I would say in general WMowners is a great site to learn. The folks are helpful and knowledgeable about the things to do around the resorts.  I just avoid the arguements. You kind of figure out which threads have that and which don't and learn to argue. Some people try to argue even if that isn't the intent of the OP. I had that happen to me. I learn just to not argue back and eventually it dies.


----------



## LLW (Aug 10, 2014)

Wmowners.com (WMO) is by owners, for owners. It has 4 areas of mission:
1. Owner Advocacy
2. Owner Education
3. Owner Community
4. Owner Communication

Its members are Worldmark enthusiasts - owners who are very happy with Worldmark the Club - so happy that they are willing to volunteer their time for the 4 missions, to make the Club better, to let Wyndham know that they are being watched. As a result Wyndham has done things for WM (e.g. modify a guideline that it just recently implemented) that it does not do for Club Wyndham/Wyndham Vacation Resorts, its other major timeshare brand. It also does not dare do to WM some things that it has done to WVR, e.g. prohibit the transfer of points amongst owners,  and institute many different fees. Because it knows it is being watched by a group of owners who are dedicated, and holds a good % of owner votes in the annual election.

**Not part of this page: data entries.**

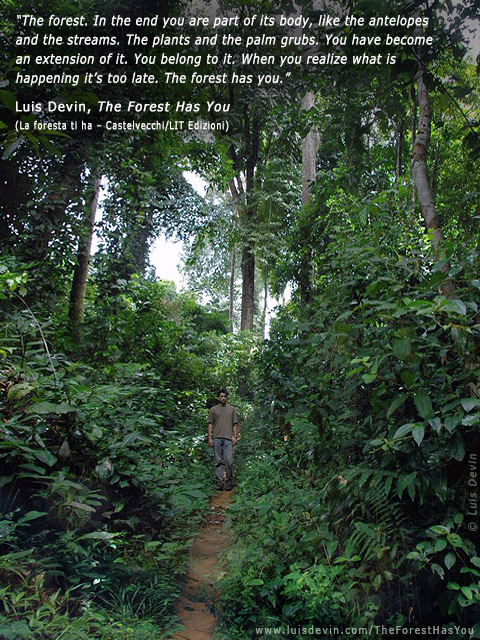 baka pygmies rainforest path photo gallery of the book the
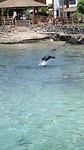 Zeeleeuwen in de haven van San Cristobal Galapagos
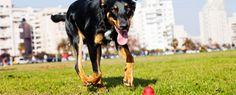 Jaké jsou ideální hračky pro psy?   Mazlíčkoviny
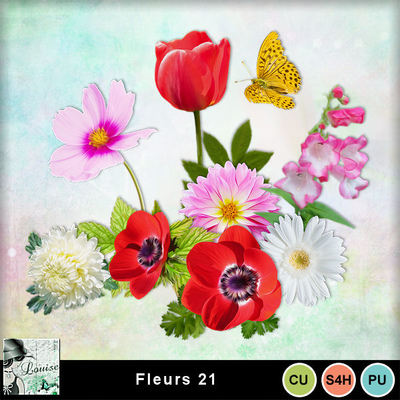Louisel_cu_fleurs21_preview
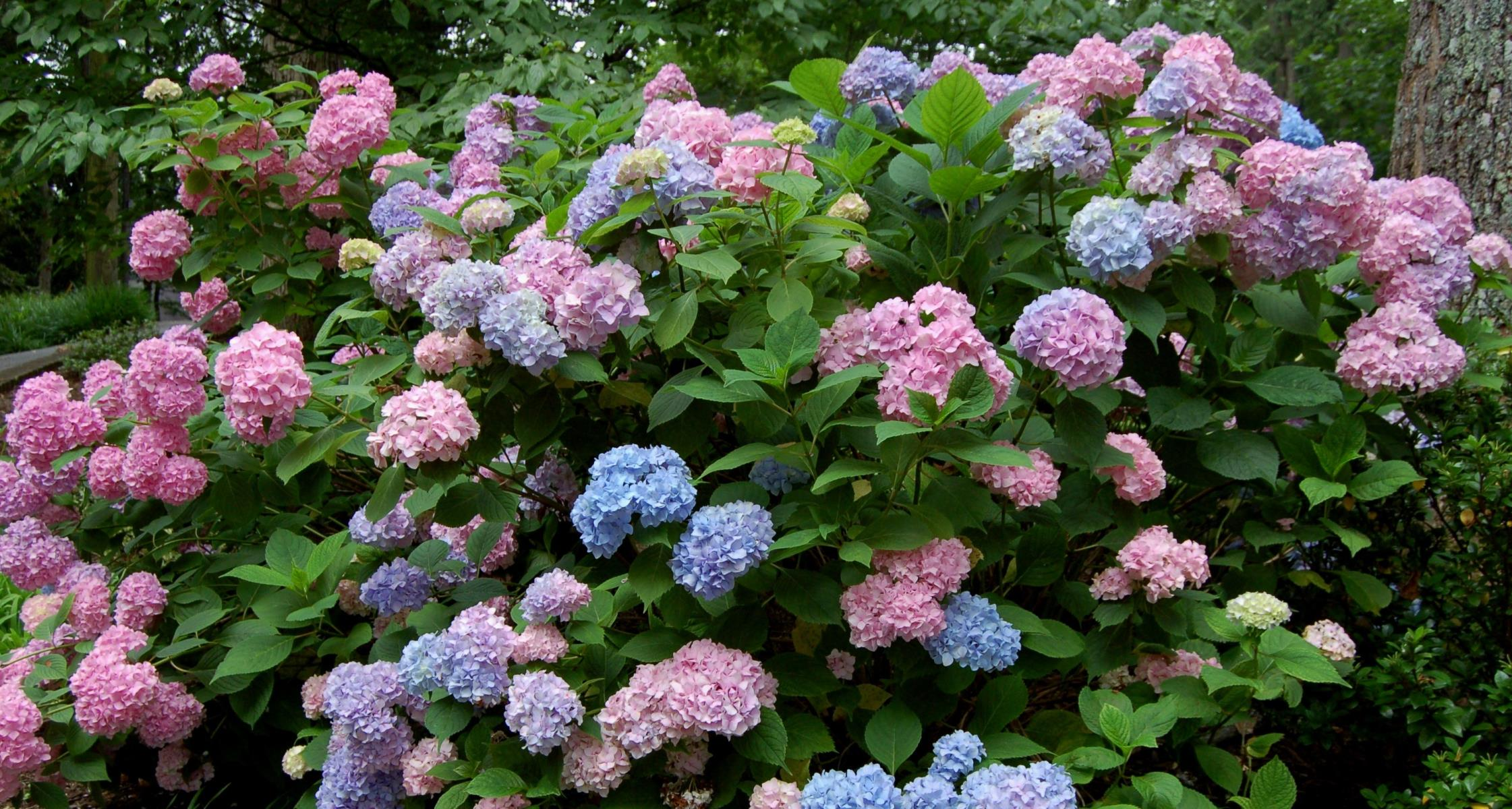 #TeachingTuesday: Bigleaf Hydrangea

Checks and balances are good, and one of the prime values in the United States.

When new WM owners read only part of the dialogue on WMO, you may get the wrong impression that WMO members are not happy with WM. Quite the contrary, they are super happy, so happy that they are willing to devote personal time to make WM stay good, and become better. They have benefited from the education in the WMO community, and are paying it forward to make WM better. You need to read the whole picture, instead of reading the partial picture, not unlike learning how to use WM - you would miss so much if you learn just part of what is available in the WM system. That would be so easy to do if you don't read WMO.

One owner read WMO to find things wrong with WM, but ended up finding all things that are right, and buying into the system. He is now a super educator on WMO.

All Developer/managers exist to make profit. Wyndham is no different than Marriott, Starwood, etc. But Worldmark the Club is a non-profit mutual benefit organization set up to be differentiated from Wyndham. Wmowners is a baby born from the WM Club site, set up to ensure that WM stays true to its core, and does not get lost in the Wyndham profiteering.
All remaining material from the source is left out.